After months of uncertainty, the $900 billion coronavirus relief package will provide a much-needed lifeline for jobless Americans – it includes a $300 boost to weekly unemployment benefits for 11 weeks, and for those with both wage and self-employment income, an additional $100 boost. It also extends unemployment benefits for gig workers through mid-March.
However, according to entrepreneur Kevin O'Leary, more assistance should have been provided for unemployed Americans, rather than funding package provisions like the $600 stimulus checks and the $284 billion Paycheck Protection Program (PPP), he tells CNBC Make It.
"I would have preferred that Congress took the money and gave it all directly to individuals that are in dire straits due to extended unemployment as a result of the pandemic," says O'Leary, an investor on ABC's "Shark Tank" and chairman of O'Shares ETFs.
He would recommend Congress use the funds to extend unemployment benefits. For example, he said, "If you became unemployed after March and are still unemployed, you get $2,000 per month for the next 12 months or until you find work."

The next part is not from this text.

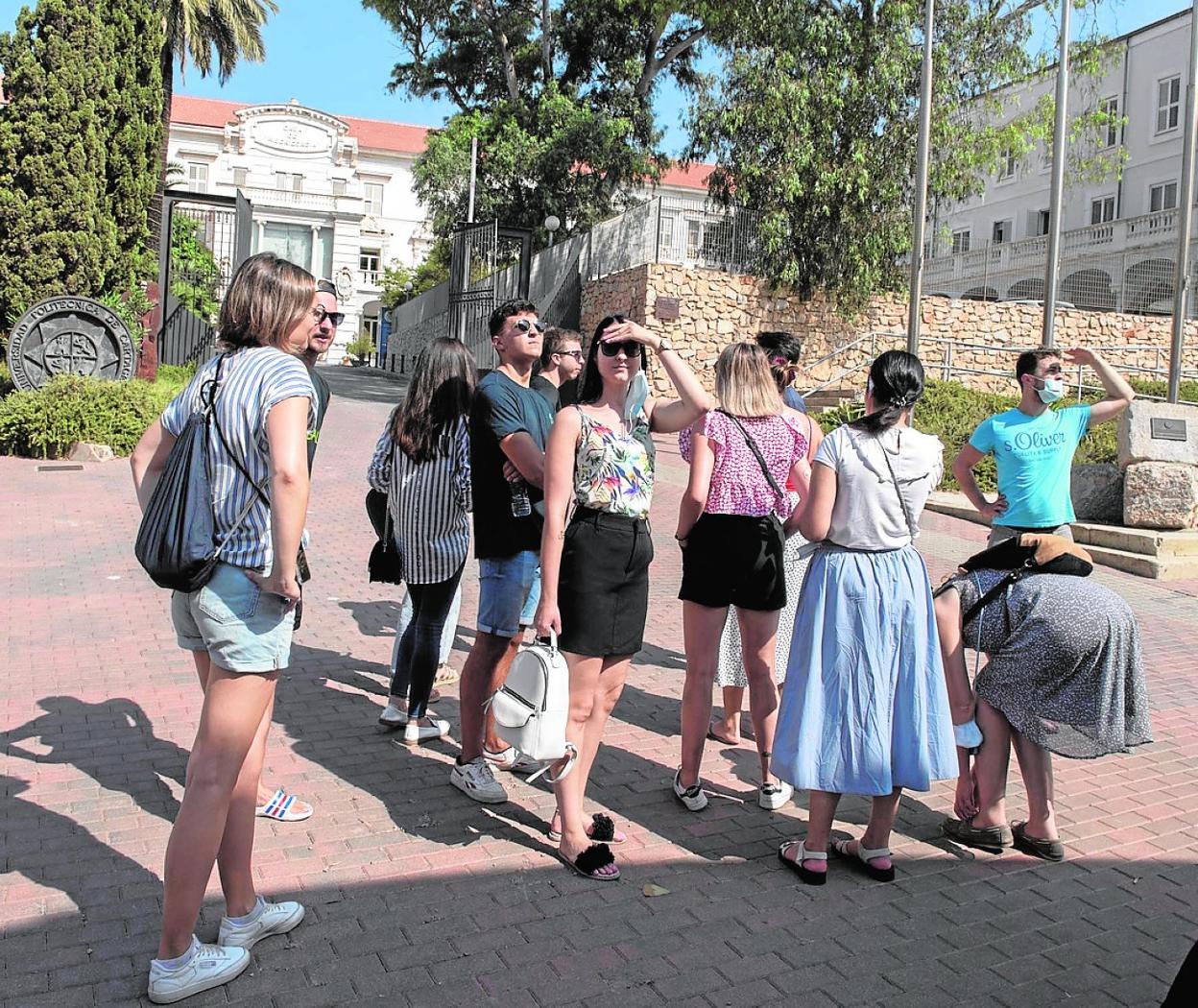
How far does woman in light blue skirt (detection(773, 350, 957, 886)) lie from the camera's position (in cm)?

Michele Evermore, senior researcher and policy analyst for social insurance at the National Employment Law Project, agrees that "the relief passed was far too little."
"Frankly – and not just because I am a UI expert – I think if something should be increased, it should be the weeks and amount of UI," Evermore says. "Money going to people who otherwise would have no income isn't just addressing the most urgent need, it goes to the people with the highest propensity to spend it."
What O'Leary proposes isn't so far-fetched. As Evermore points out, "$2,000 a month is basically what the Federal Pandemic Unemployment Compensation was," referring to the initial $600 weekly boost to state-provided unemployment aid enacted in March due to the CARES Act, which expired in July. "I of course am all for that," she says.
However, Evermore notes that taking away other stimulus package provisions, like the stimulus checks or the forgivable PPP loans, creates a "false dilemma."
"There are a lot of people who aren't technically unemployed who don't have work and who are pretty desperate," Evermore says, "so we need options to make sure that everybody who is out of work or unable to work, through no fault of their own, can keep themselves afloat. We need a wide array of options here."
"I don't want [those unemployed] to be in a great, painful space," he said in October.